**Work task 1:** Reproduce the passage in the note on tracking ssh users from "Ideally, it's best" to "maintaining password changes.".
**Work task 2:** In the note on tracking ssh users, to which log file does the sample script record LC_SSH_USER on Ubuntu?

**Extract:**
==================================================

Ideally, it's best to provision everyone with their own ssh keypair, their own login account and use sudo
to track who's doing what, and where. If you don't have centralized authentication and more than a couple servers, maintaining all those login accounts can be a mess (note: see ansible
for an easier way without LDAP) not to mention maintaining password changes.
What I've done in the past, is require the remote user to export a variable on their system named LC_SSH_USER
. This variable can be accepted by the sshd config via the AcceptEnv LANG LC_*
setting. A script in /etc/profile.d
runs on login and "sanitizes" the variable and/or terminates the connection if the variable is not found. Additionally, the readonly
attribute is set on the variable so inadvertent changes to the variable cannot easily be made. This way, no matter what account the remote user had logged into (www-data
, passenger
, admin
) the originating user is logged. The system can be circumvented easily enough by the user setting their variable to whatever they want however an HR policy can be put in place to deal with it.
sample script to place in /etc/profile.d/lc-ssh-user.sh which will log LC_SSH_USER to /var/log/auth.log (on Ubuntu) :
# only allow letters, numbers and underscores in passed LC_SSH_USER variable
lc_ssh_user_sanitize()
{
arg="{$1}"
# first, strip underscores
clean="${arg//_/}"
# next, replace spaces with underscores
clean="${clean// /_}"
# now, clean out anything that's not alphanumeric or an underscore
ret="${clean//[^a-zA-Z0-9_]/}"
echo "${ret}"

==================================================

**Data segment:**
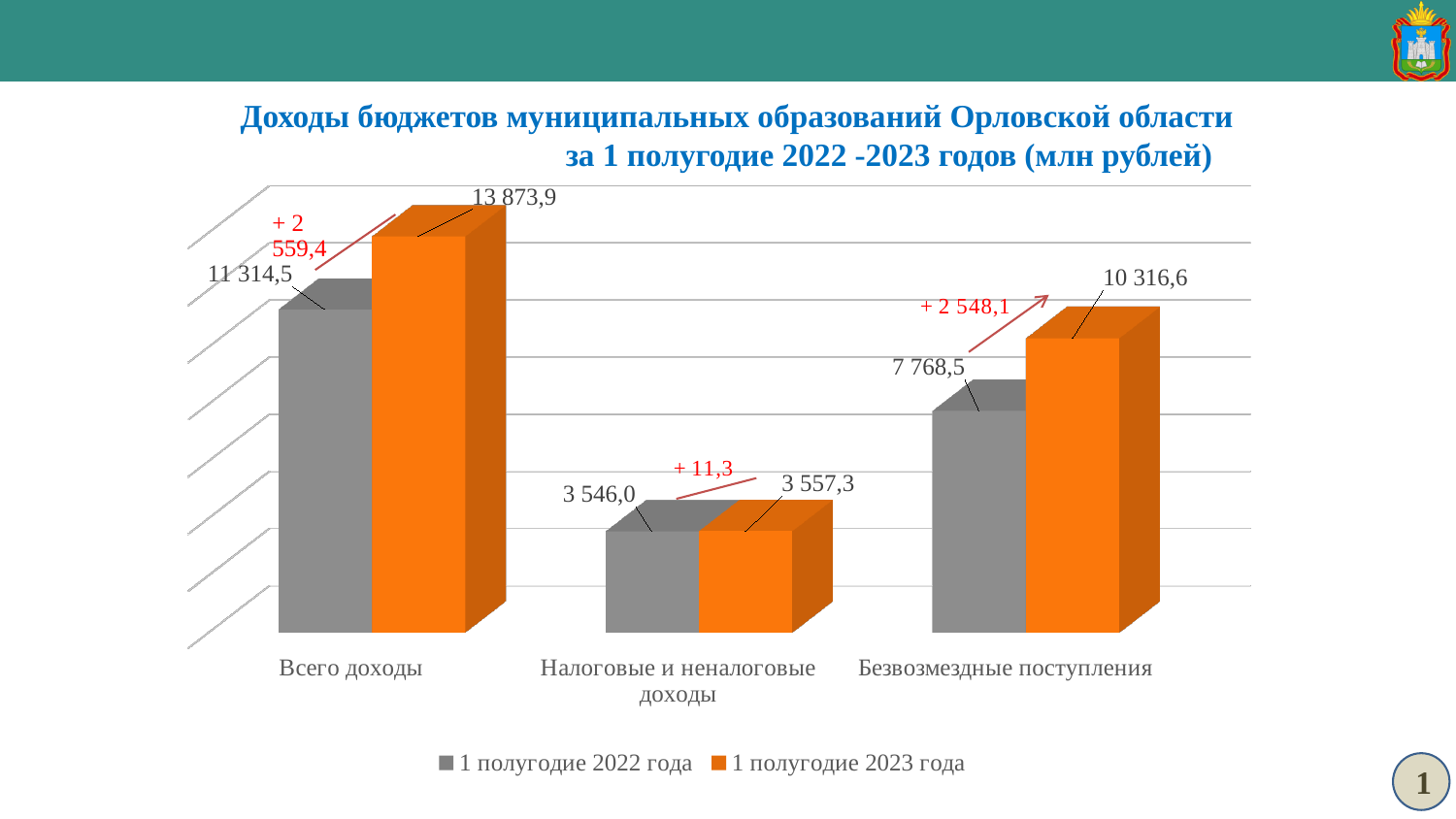
What kind of chart is shown on the slide? Bar chart What is the difference between the 2023 and 2022 values for Всего доходы? 2 559,4 Which category has the highest value in 1 полугодие 2023 года? Всего доходы What is the value for Всего доходы in 1 полугодие 2023 года? 13 873,9 What is the value for Налоговые и неналоговые доходы in 1 полугодие 2023 года? 3 557,3 Which category has the lowest value in 1 полугодие 2022 года? Налоговые и неналоговые доходы How many series does the legend list? 2 What is the difference between the 2023 and 2022 values for Безвозмездные поступления? 2 548,1 What is the value for Безвозмездные поступления in 1 полугодие 2022 года? 7 768,5 What is the value for Всего доходы in 1 полугодие 2022 года? 11 314,5 Which is larger: Безвозмездные поступления in 1 полугодие 2023 года or Всего доходы in 1 полугодие 2022 года? Всего доходы in 1 полугодие 2022 года How many categories are shown on the x axis? 3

==================================================

**Written answer 1:**
Ideally, it's best to provision everyone with their own ssh keypair, their own login account and use sudo
to track who's doing what, and where. If you don't have centralized authentication and more than a couple servers, maintaining all those login accounts can be a mess (note: see ansible
for an easier way without LDAP) not to mention maintaining password changes.

**Written answer 2:** /var/log/auth.log